When using JAWS, there are some limitations related to output file handling that users should be aware of. Example Workflow:

version 1.0

workflow example {
  call dump { }
  output {
    File log = write_lines(['foo'])
  }
}

task dump {
  command <<<
    echo
  >>>
  runtime { docker: "debian:bullseye-slim" }
}

Issue Description

JAWS is unable to identify any outputs outside the cromwell-execution/execution/ directory to transfer to the JAWS Teams directory.
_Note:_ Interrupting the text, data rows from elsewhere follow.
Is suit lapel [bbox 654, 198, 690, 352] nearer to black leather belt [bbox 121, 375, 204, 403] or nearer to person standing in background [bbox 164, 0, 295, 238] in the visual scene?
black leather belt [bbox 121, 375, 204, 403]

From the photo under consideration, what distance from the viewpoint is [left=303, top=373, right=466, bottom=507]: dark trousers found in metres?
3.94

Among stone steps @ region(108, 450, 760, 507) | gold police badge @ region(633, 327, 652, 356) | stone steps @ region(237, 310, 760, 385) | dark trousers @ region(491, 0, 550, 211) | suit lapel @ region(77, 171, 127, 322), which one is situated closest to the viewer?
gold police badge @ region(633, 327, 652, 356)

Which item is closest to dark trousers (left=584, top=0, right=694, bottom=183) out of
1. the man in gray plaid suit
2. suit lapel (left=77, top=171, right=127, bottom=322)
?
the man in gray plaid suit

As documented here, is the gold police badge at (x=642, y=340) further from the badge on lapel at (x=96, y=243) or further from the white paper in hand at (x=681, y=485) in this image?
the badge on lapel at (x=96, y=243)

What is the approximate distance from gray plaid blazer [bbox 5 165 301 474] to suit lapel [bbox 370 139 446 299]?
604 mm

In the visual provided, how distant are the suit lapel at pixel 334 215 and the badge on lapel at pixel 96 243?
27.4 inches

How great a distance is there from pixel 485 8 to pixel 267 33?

For example, if a file is created in the /tmp directory, JAWS will not be able to recognize and transfer it, as shown in the example above.

Similarly, if a user identifies a file from the inputs folder as a final ouput, JAWS will also be unable to copy it.

Workaround

To ensure that JAWS correctly identifies and transfers the output files, you should:

  • Save the string to a file and in the outputs stanza of your workflow.

  • Explicitly copy the final outputs files to cromwell-execution/execution/ directory.

Here’s how you can adjust the example workflow:

version 1.0

workflow example {
  call dump
  output {
    File log = dump.log
  }
}

task dump {
  command <<<
    echo foo > out.log
  >>>
  output {
    File log = "out.log"
  }
  runtime {
    docker: "debian:bullseye-slim"
  }
}

By following this approach, you ensure that all output files are correctly saved within the cromwell-execution/execution/ directory and are explicitly defined, allowing JAWS to identify and transfer them back to the user without issues.